TASK DESCRIPTION → Copy out these items word for word, beginning at the line that contains "Among white shelf" and stopping after the line that contains "1.45 metres".

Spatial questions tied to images
····················

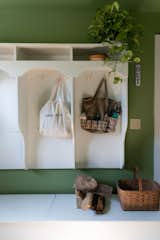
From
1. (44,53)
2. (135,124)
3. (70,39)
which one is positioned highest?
(70,39)

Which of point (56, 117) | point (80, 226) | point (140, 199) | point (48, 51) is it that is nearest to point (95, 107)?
point (56, 117)

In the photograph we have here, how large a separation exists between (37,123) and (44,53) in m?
0.57

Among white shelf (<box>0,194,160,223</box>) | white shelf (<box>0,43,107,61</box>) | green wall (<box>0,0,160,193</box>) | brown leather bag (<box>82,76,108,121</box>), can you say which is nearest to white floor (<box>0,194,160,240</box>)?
white shelf (<box>0,194,160,223</box>)

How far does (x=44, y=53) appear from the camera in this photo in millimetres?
1830

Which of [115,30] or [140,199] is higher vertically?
[115,30]

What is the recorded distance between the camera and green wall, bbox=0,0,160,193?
1779 millimetres

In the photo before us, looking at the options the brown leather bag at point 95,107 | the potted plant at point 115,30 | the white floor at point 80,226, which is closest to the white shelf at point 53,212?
the white floor at point 80,226

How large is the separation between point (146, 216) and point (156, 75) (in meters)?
1.08

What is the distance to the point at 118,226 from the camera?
1.45 metres

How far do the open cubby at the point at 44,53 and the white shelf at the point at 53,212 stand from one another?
3.59ft

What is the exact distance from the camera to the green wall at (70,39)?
1.78 m

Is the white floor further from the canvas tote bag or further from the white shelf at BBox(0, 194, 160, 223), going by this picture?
the canvas tote bag

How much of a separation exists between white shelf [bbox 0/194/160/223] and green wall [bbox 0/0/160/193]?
13cm

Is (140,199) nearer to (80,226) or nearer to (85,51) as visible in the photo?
(80,226)
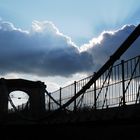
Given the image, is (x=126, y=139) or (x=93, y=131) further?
(x=93, y=131)

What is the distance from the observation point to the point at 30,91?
4850 cm

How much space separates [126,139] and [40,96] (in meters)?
24.6

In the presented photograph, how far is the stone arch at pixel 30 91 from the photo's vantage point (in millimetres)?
37734

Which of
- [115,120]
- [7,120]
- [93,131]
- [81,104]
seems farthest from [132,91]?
[7,120]

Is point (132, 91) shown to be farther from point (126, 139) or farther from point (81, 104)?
point (81, 104)

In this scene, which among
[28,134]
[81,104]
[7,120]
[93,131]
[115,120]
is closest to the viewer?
[115,120]

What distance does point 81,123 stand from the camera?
64.1 feet

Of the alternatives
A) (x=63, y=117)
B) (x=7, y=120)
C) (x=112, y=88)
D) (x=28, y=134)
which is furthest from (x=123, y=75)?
(x=7, y=120)

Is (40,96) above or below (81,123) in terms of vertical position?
above

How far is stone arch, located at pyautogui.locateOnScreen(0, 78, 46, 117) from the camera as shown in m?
37.7

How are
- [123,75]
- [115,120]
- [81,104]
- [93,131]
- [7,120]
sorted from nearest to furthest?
1. [115,120]
2. [123,75]
3. [93,131]
4. [81,104]
5. [7,120]

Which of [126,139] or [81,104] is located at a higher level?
[81,104]

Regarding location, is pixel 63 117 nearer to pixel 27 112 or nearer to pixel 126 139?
pixel 126 139

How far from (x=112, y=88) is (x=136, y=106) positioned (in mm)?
3053
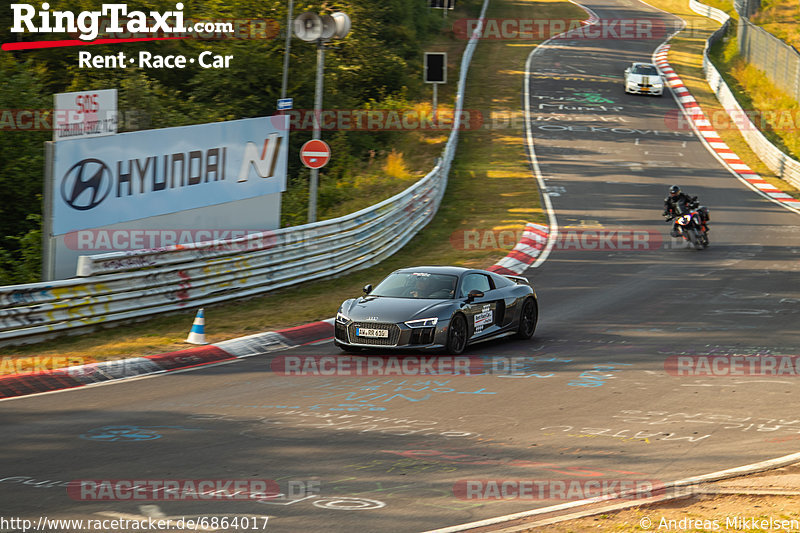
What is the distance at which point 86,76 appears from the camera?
111 feet

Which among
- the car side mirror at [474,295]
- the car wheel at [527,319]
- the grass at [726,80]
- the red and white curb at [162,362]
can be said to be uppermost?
the grass at [726,80]

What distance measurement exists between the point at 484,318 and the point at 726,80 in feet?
135

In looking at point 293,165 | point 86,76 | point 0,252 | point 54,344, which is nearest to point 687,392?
point 54,344

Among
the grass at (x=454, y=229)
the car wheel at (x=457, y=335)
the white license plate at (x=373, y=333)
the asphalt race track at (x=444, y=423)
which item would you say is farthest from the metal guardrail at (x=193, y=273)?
the car wheel at (x=457, y=335)

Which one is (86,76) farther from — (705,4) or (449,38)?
(705,4)

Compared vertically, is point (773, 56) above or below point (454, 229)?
above

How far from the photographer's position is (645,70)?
48.6 metres

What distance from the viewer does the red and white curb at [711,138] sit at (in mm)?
32628

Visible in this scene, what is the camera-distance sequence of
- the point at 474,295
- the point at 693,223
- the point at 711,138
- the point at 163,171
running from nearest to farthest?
the point at 474,295 → the point at 163,171 → the point at 693,223 → the point at 711,138

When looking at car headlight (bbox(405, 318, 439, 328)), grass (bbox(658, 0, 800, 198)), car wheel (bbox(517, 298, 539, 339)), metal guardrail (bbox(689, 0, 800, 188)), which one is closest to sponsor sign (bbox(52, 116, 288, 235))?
car headlight (bbox(405, 318, 439, 328))

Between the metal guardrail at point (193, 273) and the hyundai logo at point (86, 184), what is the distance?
111cm

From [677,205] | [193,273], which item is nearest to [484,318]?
[193,273]

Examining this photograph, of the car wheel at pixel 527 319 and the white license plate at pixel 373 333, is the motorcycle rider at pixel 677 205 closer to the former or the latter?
the car wheel at pixel 527 319

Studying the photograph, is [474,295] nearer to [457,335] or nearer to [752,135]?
[457,335]
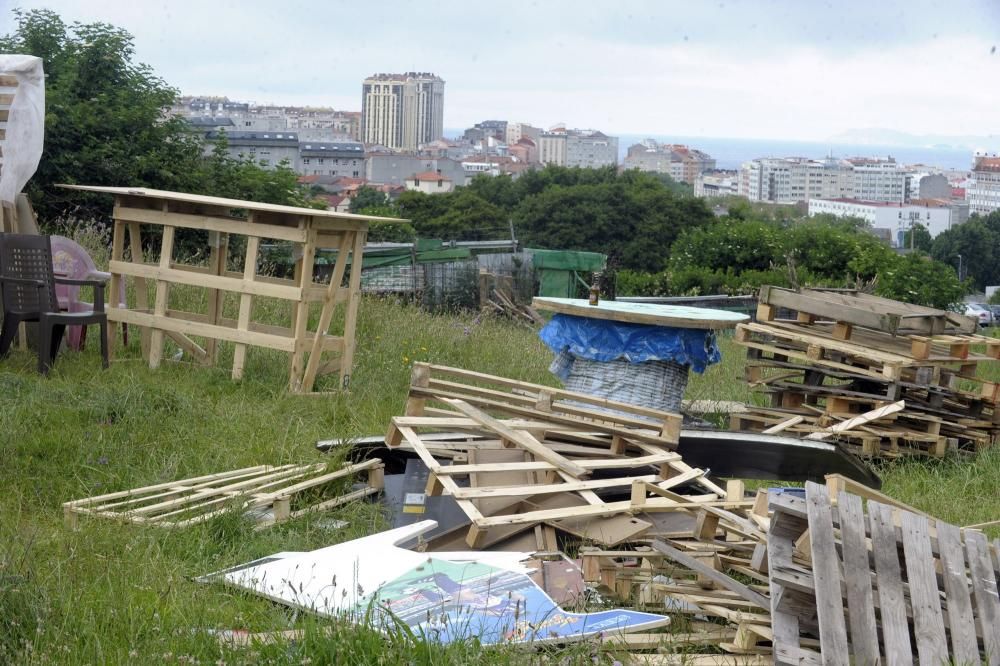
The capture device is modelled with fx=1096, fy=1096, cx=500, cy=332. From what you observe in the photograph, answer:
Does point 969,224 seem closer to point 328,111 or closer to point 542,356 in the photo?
point 542,356

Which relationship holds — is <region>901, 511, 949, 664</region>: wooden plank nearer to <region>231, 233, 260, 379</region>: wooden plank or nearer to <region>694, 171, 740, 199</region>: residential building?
<region>231, 233, 260, 379</region>: wooden plank

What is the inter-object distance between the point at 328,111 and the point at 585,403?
553 ft

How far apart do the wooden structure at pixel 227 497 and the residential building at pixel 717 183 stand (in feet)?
576

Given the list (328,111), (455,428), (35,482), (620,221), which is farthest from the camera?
(328,111)

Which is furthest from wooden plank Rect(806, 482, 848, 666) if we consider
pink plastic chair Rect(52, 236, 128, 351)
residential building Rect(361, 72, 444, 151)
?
residential building Rect(361, 72, 444, 151)

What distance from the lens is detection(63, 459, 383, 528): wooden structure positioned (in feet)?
17.5

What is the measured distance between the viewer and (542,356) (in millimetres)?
11891

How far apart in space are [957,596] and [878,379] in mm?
4661

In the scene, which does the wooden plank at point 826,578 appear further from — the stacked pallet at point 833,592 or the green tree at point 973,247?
the green tree at point 973,247

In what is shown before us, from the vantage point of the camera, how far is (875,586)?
4207 millimetres

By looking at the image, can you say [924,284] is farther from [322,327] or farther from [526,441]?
[526,441]

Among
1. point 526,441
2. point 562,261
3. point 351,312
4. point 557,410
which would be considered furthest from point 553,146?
point 526,441

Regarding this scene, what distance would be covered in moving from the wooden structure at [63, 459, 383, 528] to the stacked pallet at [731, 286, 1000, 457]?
12.7ft

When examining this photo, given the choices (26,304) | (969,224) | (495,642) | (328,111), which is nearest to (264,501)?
(495,642)
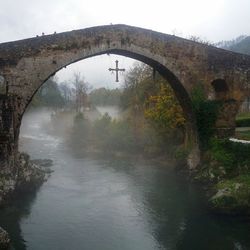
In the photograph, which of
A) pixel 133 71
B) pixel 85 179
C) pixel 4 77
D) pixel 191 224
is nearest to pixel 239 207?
pixel 191 224

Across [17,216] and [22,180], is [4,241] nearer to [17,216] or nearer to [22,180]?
[17,216]

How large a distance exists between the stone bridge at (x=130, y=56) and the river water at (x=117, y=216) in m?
1.95

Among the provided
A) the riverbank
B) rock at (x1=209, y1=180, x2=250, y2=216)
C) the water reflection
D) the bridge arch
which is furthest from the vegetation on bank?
the water reflection

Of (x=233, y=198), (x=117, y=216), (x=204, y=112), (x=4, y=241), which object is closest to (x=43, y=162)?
(x=204, y=112)

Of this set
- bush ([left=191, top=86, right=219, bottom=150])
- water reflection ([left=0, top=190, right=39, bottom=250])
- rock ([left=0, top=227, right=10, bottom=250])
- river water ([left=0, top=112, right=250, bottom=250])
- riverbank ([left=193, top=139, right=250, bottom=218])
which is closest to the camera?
rock ([left=0, top=227, right=10, bottom=250])

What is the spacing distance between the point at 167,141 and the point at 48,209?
12.6 meters

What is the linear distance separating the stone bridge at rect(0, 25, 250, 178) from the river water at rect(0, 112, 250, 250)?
76.8 inches

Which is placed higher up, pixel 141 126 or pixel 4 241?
pixel 141 126

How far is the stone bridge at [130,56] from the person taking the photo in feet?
56.4

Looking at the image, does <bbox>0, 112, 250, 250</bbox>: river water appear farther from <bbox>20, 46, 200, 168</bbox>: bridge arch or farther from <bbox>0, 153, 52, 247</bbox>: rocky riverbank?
<bbox>20, 46, 200, 168</bbox>: bridge arch

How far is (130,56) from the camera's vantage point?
1986cm

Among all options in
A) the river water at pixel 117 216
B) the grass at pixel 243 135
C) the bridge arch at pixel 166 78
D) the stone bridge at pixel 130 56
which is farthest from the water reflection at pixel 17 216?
the grass at pixel 243 135

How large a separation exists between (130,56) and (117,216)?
22.9 feet

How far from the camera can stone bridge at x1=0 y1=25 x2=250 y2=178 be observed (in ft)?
56.4
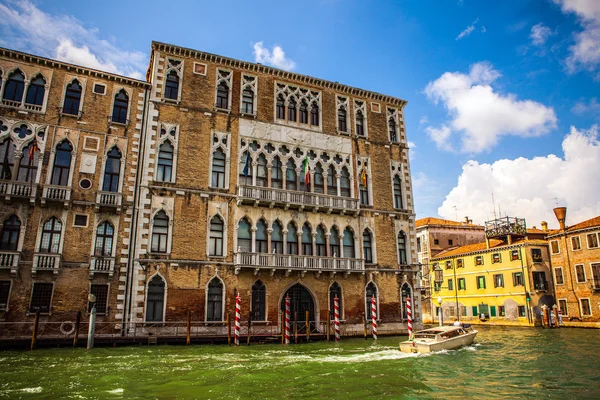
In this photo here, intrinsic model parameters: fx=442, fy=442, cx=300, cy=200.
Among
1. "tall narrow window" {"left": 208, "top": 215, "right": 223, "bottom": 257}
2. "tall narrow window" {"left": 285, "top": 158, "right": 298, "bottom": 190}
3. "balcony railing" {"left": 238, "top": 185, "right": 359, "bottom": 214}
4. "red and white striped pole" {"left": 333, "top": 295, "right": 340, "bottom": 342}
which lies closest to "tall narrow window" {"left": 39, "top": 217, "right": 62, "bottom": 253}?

····················

ANSWER TO THE EXERCISE →
Among white shelf (<box>0,194,160,223</box>) | white shelf (<box>0,43,107,61</box>) | green wall (<box>0,0,160,193</box>) | brown leather bag (<box>82,76,108,121</box>), can you say which is nearest to white floor (<box>0,194,160,240</box>)?
white shelf (<box>0,194,160,223</box>)

How far does (x=44, y=53) appear from the camera in this photo in millimetres?
1830

Which of [115,30] or [140,199] is higher vertically?
[115,30]

What is the recorded distance between the camera and green wall, bbox=0,0,160,193?
1779 millimetres

In the photo before us, looking at the options the brown leather bag at point 95,107 | the potted plant at point 115,30 | the white floor at point 80,226, which is closest to the white shelf at point 53,212?
the white floor at point 80,226

How large is the separation between point (146, 216) and point (156, 75) (in meters)?
1.08

What is the distance to the point at 118,226 from the camera?
1.45 metres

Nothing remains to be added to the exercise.